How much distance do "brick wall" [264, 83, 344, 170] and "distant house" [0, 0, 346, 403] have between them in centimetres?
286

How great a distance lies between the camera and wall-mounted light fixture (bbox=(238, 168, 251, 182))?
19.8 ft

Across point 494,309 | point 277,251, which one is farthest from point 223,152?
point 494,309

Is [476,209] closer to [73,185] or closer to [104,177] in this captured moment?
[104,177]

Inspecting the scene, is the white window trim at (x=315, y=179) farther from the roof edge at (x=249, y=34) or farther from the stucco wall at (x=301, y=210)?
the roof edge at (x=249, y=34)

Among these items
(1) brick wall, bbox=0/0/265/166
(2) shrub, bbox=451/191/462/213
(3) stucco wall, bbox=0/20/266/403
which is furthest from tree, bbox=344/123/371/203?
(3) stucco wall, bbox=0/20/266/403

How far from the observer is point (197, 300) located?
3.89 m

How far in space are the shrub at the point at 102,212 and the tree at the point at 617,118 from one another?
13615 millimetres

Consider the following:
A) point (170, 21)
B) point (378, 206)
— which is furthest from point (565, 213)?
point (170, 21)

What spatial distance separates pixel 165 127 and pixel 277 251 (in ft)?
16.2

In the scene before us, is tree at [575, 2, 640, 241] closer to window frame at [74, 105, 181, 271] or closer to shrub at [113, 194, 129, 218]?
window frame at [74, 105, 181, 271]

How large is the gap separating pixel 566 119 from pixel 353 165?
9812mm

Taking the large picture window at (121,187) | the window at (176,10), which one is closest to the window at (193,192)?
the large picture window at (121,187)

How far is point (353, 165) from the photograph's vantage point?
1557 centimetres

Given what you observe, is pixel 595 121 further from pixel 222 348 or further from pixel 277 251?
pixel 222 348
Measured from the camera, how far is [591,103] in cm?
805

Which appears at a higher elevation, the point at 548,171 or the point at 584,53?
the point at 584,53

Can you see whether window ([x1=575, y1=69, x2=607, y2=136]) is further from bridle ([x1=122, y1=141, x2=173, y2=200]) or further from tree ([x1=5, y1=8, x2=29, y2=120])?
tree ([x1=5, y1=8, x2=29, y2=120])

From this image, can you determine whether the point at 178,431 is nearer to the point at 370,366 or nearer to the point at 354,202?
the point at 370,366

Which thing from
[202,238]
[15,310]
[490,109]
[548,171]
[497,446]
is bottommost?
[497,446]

▸ **SET PROBLEM**
Reproduce every item above word for word, with no changes of any kind.

▸ **THE SOLUTION**
How much distance do "brick wall" [264, 83, 344, 170] and "distant house" [0, 0, 346, 403] have between them in centimetres?
286

How great a distance lies between the camera and wall-mounted light fixture (bbox=(238, 168, 251, 182))?
19.8 ft

Across point 494,309 | point 277,251, which one is farthest from point 223,152?
point 494,309

Is [476,209] closer to [73,185] or closer to [104,177] in this captured moment?
[104,177]

Inspecting the scene, is the white window trim at (x=315, y=179) farther from the roof edge at (x=249, y=34) or farther from the stucco wall at (x=301, y=210)?
the roof edge at (x=249, y=34)

Among these items
(1) brick wall, bbox=0/0/265/166
(2) shrub, bbox=451/191/462/213
(3) stucco wall, bbox=0/20/266/403
which is furthest from tree, bbox=344/123/371/203?
(3) stucco wall, bbox=0/20/266/403

How far from the observer is point (197, 300) located?
3.89 m

How far in space are the shrub at the point at 102,212 and the tree at the point at 617,118 from one another?
13615 millimetres

Consider the following:
A) point (170, 21)
B) point (378, 206)
— which is furthest from point (565, 213)?
point (170, 21)

What spatial distance separates pixel 165 127 and pixel 277 251 (in ft)?
16.2

In the scene before us, is tree at [575, 2, 640, 241] closer to window frame at [74, 105, 181, 271] or closer to shrub at [113, 194, 129, 218]?
window frame at [74, 105, 181, 271]

How large is the gap separating pixel 566 119 from pixel 353 165?
9812mm

Taking the large picture window at (121,187) | the window at (176,10), which one is closest to the window at (193,192)?
the large picture window at (121,187)

How far is point (353, 165) from the photograph's vantage point?
1557 centimetres

Given what you observe, is pixel 595 121 further from pixel 222 348 or further from pixel 277 251?
pixel 222 348
Measured from the camera, how far is [591,103] in cm?
805

Which appears at a higher elevation, the point at 548,171 or the point at 584,53?
the point at 584,53

Can you see whether window ([x1=575, y1=69, x2=607, y2=136]) is further from bridle ([x1=122, y1=141, x2=173, y2=200]) or further from tree ([x1=5, y1=8, x2=29, y2=120])?
tree ([x1=5, y1=8, x2=29, y2=120])

From this image, can you determine whether the point at 178,431 is nearer to the point at 370,366 or nearer to the point at 354,202?
the point at 370,366

Which thing from
[202,238]
[15,310]
[490,109]
[548,171]
[497,446]
is bottommost?
[497,446]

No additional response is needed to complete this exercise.